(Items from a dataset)
= = = =
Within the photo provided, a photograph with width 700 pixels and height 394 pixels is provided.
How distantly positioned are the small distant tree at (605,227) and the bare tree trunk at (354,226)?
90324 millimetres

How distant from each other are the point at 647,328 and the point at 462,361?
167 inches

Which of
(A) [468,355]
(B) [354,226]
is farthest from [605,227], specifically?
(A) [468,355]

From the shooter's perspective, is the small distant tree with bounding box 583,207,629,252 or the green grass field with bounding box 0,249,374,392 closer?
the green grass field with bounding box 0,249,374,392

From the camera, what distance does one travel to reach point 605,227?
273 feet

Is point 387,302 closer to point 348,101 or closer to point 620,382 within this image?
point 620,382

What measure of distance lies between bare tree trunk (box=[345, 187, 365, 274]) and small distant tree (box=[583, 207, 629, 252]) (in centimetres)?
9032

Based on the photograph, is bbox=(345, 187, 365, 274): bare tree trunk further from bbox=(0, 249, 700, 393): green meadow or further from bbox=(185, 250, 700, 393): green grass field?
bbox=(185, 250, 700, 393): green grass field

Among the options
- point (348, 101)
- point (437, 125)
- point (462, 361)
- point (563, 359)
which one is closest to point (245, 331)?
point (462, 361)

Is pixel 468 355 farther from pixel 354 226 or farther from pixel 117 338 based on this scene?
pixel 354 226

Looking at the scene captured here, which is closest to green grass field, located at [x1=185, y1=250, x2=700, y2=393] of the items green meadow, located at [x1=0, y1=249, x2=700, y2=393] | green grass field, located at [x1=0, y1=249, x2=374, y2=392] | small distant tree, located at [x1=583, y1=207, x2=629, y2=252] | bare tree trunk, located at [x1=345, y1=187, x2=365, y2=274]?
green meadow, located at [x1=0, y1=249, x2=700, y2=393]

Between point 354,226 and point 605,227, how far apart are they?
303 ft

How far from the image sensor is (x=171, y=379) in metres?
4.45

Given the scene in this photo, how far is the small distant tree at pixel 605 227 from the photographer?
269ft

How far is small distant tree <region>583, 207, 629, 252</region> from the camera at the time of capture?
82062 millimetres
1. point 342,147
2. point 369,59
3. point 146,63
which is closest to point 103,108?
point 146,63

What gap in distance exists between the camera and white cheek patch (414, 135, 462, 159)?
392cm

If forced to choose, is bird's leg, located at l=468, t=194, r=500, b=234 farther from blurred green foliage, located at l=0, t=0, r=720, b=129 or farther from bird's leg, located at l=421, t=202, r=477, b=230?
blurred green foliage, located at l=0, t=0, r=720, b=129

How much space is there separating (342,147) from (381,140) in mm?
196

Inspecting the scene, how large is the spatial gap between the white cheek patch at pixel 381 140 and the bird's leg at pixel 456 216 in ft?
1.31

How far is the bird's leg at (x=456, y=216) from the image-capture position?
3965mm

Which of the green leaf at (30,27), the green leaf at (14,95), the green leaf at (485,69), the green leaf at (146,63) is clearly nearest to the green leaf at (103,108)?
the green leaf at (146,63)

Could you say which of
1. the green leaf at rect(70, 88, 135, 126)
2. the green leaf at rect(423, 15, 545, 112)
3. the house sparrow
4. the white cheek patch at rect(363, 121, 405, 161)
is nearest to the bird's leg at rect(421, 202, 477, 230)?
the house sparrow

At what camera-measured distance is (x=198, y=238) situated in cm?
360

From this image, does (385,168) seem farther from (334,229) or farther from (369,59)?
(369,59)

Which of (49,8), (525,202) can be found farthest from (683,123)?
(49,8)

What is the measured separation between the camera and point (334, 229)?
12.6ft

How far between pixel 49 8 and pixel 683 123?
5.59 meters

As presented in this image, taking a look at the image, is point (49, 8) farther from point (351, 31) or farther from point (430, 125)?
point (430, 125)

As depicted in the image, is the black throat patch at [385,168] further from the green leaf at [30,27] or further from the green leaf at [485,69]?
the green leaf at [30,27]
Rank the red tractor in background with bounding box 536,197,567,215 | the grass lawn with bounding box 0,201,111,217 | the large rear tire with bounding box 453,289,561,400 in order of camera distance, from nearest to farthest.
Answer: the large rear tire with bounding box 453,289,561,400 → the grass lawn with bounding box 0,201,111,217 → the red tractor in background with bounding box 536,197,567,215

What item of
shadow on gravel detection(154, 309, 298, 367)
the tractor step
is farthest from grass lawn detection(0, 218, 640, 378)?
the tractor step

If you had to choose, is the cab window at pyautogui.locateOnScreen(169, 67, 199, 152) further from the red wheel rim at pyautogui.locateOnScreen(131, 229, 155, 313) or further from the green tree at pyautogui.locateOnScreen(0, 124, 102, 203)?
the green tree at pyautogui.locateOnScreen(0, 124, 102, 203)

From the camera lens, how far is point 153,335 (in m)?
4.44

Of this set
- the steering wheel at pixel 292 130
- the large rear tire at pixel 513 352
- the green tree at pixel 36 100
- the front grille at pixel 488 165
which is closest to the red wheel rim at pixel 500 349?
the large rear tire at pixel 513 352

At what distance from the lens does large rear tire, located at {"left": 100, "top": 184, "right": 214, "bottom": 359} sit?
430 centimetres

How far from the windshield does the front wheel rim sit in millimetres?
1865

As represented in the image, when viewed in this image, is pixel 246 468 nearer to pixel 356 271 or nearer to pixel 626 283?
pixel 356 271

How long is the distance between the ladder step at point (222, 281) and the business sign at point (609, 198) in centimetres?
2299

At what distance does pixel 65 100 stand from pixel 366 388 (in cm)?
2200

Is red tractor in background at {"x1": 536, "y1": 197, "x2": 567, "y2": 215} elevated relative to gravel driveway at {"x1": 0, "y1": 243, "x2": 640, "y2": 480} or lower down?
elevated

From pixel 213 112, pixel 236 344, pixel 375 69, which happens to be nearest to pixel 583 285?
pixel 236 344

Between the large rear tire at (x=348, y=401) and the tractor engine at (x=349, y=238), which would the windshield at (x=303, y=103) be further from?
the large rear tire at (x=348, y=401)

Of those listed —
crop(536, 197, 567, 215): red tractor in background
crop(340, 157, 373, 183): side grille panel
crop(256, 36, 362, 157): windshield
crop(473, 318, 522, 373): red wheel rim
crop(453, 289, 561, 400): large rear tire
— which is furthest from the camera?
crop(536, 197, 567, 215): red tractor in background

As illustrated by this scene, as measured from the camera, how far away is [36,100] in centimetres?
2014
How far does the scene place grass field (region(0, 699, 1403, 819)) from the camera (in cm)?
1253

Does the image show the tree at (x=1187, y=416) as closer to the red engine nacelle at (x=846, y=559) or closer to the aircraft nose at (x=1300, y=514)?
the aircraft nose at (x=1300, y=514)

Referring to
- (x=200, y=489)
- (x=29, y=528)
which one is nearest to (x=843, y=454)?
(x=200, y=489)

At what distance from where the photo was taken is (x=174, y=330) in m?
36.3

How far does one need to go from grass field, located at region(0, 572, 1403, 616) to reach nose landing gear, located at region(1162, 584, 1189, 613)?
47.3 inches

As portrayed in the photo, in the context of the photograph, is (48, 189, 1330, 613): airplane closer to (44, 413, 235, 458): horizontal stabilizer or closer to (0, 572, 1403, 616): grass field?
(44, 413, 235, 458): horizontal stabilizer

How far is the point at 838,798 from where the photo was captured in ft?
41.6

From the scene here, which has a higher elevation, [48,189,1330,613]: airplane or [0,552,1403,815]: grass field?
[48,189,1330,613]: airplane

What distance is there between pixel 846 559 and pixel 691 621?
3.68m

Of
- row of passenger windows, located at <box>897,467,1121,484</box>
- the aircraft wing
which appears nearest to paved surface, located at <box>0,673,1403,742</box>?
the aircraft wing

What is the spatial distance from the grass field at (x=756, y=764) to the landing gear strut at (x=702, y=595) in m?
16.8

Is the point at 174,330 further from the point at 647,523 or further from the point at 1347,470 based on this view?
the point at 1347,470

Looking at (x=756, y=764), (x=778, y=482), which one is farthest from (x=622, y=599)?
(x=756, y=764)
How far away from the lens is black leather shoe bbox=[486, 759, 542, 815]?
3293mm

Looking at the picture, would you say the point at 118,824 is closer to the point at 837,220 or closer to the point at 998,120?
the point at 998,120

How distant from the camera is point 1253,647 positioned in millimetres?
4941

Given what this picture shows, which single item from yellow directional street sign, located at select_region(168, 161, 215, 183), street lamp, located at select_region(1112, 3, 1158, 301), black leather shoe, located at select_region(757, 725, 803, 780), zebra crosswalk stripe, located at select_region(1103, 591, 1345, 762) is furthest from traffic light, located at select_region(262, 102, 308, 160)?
= = = =
Task to complete. Convert the lines, starting at the line containing "Between point 354,226" and ending after the line containing "82062 millimetres", into a two-column CSV with the header text,answer. Give one row for each line and its answer, put each field in double quotes, and replace any line breaks with spaces.

Complete answer.
text,answer
"Between point 354,226 and point 605,227, how far apart are they?","303 ft"
"How far from the image sensor is (x=171, y=379) in metres?","4.45"
"Given the scene in this photo, how far is the small distant tree at pixel 605 227 from the photographer?","269ft"
"How far is small distant tree <region>583, 207, 629, 252</region> from the camera at the time of capture?","82062 millimetres"